When I stopped drinking, I was fortunate to have supportive friends. Not one tried to tempt me or got upset because I was no longer fun when we got together. Among them was Phil. Phil had worked through addictive issues much more profound than mine. He became a lunchtime rooting section for sobriety during my initial alcohol-free months. He understood that there was nothing trivial or ersatz about the process I was going through. At lunches, we would talk widely. Everything was game, from the salacious details of workplace romances, our mutual histories growing up in New York City, and our addictive behaviors.
Phil had cut his dependencies an entire decade earlier and had theories he’d share on why we had addictive behaviors.

But mostly, Phil supported me and gave me a place to talk about my drinking.
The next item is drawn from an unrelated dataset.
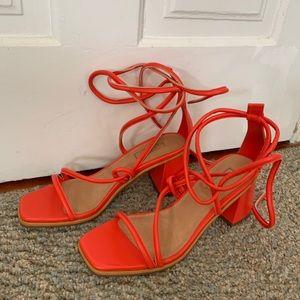 Bright orange lace-up sandals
By this point in my life, my earlier times on the road, playing in coffeehouses, and generally living on the wild side were so far behind me that most of my social circle just thought that I was exaggerating or telling tales. As a result, I was most likely not to express myself with them. So while Phil was a whole decade younger than I was, there was a unique overlay of experience. We both knew our home city’s geography and social climes. We had a shared musical past, and we’d snorted, whiffed, inhaled, and eaten amazing things. But like many of our peers, the cheapest, most commonly available, and legal drug of choice was alcohol.
Phil and I also shared another commonality; we had seen the ranks of our friends, enemies, and colleagues thin year by year due to alcohol abuse.

Phil departed to return to New York City, where I understand he’s now in the broadcast industry. At one of our last meetings, he said he was finally ready to interpret his past creatively. He’d create something from it rather than just let the past sit like a lump on his chest. He told me,” Lou, lots think the past is just a residue; you sweep it up and hide it, especially when it’s toxic. Don’t be tempted to do that. What’s waste to some is a source to others. Use it.”

One Reply to “Phil”

  1. Definitely not trivial, Lou. While the journey is yours alone, the support of friends and families can make that journey a little easier. How many of us have not wanted to make the transition to sobriety (or any other change for that matter) because we didn’t want to leave our friends behind?

Comments are closed.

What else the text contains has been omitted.